Lines of data
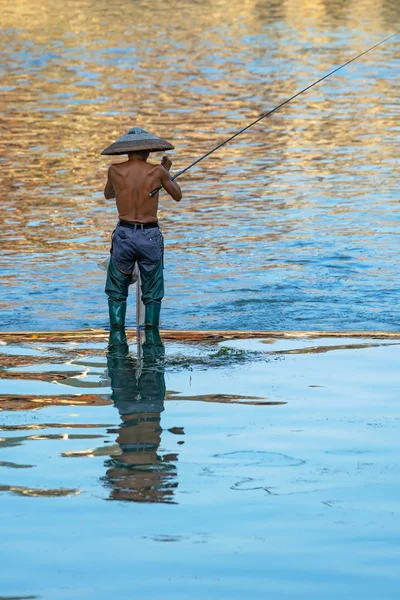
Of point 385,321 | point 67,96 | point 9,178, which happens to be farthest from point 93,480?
point 67,96

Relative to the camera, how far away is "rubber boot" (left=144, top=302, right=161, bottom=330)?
10.8m

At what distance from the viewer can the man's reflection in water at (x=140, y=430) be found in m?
6.92

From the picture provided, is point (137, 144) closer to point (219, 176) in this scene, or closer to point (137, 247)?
point (137, 247)

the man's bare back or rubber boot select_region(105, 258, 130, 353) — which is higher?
the man's bare back

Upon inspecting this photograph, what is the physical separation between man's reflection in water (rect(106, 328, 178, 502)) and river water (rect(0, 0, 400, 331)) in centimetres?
218

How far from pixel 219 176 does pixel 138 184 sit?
425 inches

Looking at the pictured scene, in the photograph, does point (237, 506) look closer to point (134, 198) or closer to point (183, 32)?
point (134, 198)

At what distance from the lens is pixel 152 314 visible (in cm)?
1080

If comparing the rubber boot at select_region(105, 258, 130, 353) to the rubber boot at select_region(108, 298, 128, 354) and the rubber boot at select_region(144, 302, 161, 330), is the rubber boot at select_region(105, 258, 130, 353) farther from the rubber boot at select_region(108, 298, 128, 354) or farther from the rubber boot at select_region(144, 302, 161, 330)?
the rubber boot at select_region(144, 302, 161, 330)

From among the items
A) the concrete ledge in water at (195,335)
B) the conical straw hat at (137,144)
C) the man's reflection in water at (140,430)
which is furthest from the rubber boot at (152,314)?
the conical straw hat at (137,144)

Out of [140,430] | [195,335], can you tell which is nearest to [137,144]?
[195,335]

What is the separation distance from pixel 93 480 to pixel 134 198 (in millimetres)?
3641

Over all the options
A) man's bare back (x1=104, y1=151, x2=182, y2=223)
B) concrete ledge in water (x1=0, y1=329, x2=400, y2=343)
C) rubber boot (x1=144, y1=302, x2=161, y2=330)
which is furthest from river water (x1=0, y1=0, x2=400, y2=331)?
man's bare back (x1=104, y1=151, x2=182, y2=223)

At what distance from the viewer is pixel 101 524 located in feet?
21.1
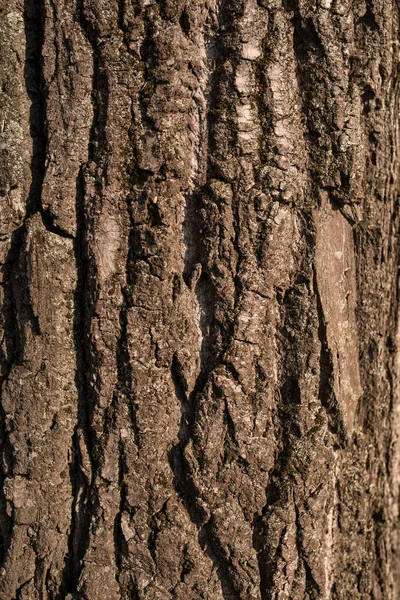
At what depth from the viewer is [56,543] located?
1.89m

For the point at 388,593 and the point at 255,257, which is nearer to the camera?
the point at 255,257

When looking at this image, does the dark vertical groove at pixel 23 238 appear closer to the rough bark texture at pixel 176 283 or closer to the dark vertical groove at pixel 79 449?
the rough bark texture at pixel 176 283

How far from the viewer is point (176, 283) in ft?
5.98

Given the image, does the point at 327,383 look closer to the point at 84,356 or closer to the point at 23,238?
the point at 84,356

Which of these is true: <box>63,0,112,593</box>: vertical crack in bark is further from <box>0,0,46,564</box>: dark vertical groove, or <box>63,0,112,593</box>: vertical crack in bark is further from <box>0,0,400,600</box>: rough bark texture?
<box>0,0,46,564</box>: dark vertical groove

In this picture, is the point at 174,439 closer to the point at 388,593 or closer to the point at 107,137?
the point at 107,137

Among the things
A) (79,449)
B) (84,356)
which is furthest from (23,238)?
(79,449)

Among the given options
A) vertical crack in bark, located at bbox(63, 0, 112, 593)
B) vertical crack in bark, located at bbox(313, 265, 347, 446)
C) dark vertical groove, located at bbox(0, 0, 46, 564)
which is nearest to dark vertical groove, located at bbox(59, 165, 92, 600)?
vertical crack in bark, located at bbox(63, 0, 112, 593)

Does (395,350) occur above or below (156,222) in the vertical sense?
below

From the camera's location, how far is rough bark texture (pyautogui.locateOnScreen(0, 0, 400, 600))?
1.77 metres

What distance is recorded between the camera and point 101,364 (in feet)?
5.97

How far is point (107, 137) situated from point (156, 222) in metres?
0.31

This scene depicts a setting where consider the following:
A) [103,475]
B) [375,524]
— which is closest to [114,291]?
[103,475]

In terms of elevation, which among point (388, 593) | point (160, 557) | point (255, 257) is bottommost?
point (388, 593)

_EXERCISE AIM_: Extract the full listing above verbatim; pictures are to be left out of the copy.

_COMPLETED TASK_:
Of point 385,321 | point 67,96 | point 9,178, which happens to be farthest from point 93,480?
point 67,96

Relative to the camera, how far away is "rubber boot" (left=144, top=302, right=161, bottom=330)?
10.8m

At what distance from the viewer can the man's reflection in water at (x=140, y=430) be found in m?
6.92

From the picture provided, is point (137, 144) closer to point (219, 176) in this scene, or closer to point (137, 247)?
point (137, 247)

the man's bare back or rubber boot select_region(105, 258, 130, 353) — which is higher?
the man's bare back

Upon inspecting this photograph, what is the physical separation between man's reflection in water (rect(106, 328, 178, 502)) and river water (rect(0, 0, 400, 331)) in centimetres?
218

How far from pixel 219 176 does pixel 138 184 sit?
425 inches

Looking at the pictured scene, in the photograph, does point (237, 506) look closer to point (134, 198) or closer to point (183, 32)?
point (134, 198)

At what distance from the lens is pixel 152 314 visible (in cm)?
1080

If comparing the rubber boot at select_region(105, 258, 130, 353) to the rubber boot at select_region(108, 298, 128, 354) and the rubber boot at select_region(144, 302, 161, 330), is the rubber boot at select_region(105, 258, 130, 353) farther from the rubber boot at select_region(108, 298, 128, 354) or farther from the rubber boot at select_region(144, 302, 161, 330)?
the rubber boot at select_region(144, 302, 161, 330)

From among the items
A) the concrete ledge in water at (195,335)
B) the conical straw hat at (137,144)
C) the man's reflection in water at (140,430)
which is furthest from the rubber boot at (152,314)?
the conical straw hat at (137,144)

Out of [140,430] | [195,335], can you tell which is nearest to [137,144]?
[195,335]

What is the separation distance from pixel 93 480 to pixel 134 198 (in millimetres)?
3641

Over all the options
A) man's bare back (x1=104, y1=151, x2=182, y2=223)
B) concrete ledge in water (x1=0, y1=329, x2=400, y2=343)
C) rubber boot (x1=144, y1=302, x2=161, y2=330)
which is furthest from river water (x1=0, y1=0, x2=400, y2=331)?
man's bare back (x1=104, y1=151, x2=182, y2=223)

At what distance from the viewer is pixel 101 524 located in feet?
21.1
At what depth from the viewer is [56,543] located?
1.89m

For the point at 388,593 and the point at 255,257, which is nearer to the camera?
the point at 255,257

When looking at this image, does the dark vertical groove at pixel 23 238 appear closer to the rough bark texture at pixel 176 283 or closer to the dark vertical groove at pixel 79 449?
the rough bark texture at pixel 176 283

How far from the viewer is point (176, 283) in ft?
5.98

Given the image, does the point at 327,383 look closer to the point at 84,356 or closer to the point at 23,238?
the point at 84,356

Which of these is true: <box>63,0,112,593</box>: vertical crack in bark is further from <box>0,0,46,564</box>: dark vertical groove, or <box>63,0,112,593</box>: vertical crack in bark is further from <box>0,0,400,600</box>: rough bark texture?
<box>0,0,46,564</box>: dark vertical groove

In this picture, is the point at 174,439 closer to the point at 388,593 or closer to the point at 107,137?
the point at 107,137

Among the things
A) (79,449)
B) (84,356)
which is furthest from (23,238)?
(79,449)

Among the given options
A) vertical crack in bark, located at bbox(63, 0, 112, 593)
B) vertical crack in bark, located at bbox(313, 265, 347, 446)
C) dark vertical groove, located at bbox(0, 0, 46, 564)
which is nearest to dark vertical groove, located at bbox(59, 165, 92, 600)?
vertical crack in bark, located at bbox(63, 0, 112, 593)

Does (395,350) occur above or below (156,222) in the vertical sense?
below

From the camera's location, how far is rough bark texture (pyautogui.locateOnScreen(0, 0, 400, 600))?
1.77 metres

What distance is recorded between the camera and point 101,364 (in feet)?
5.97

How far is point (107, 137) situated from point (156, 222) in metres?
0.31

This scene depicts a setting where consider the following:
A) [103,475]
B) [375,524]
— which is closest to [114,291]?
[103,475]

In terms of elevation, which among point (388, 593) | point (160, 557) | point (255, 257) is bottommost?
point (388, 593)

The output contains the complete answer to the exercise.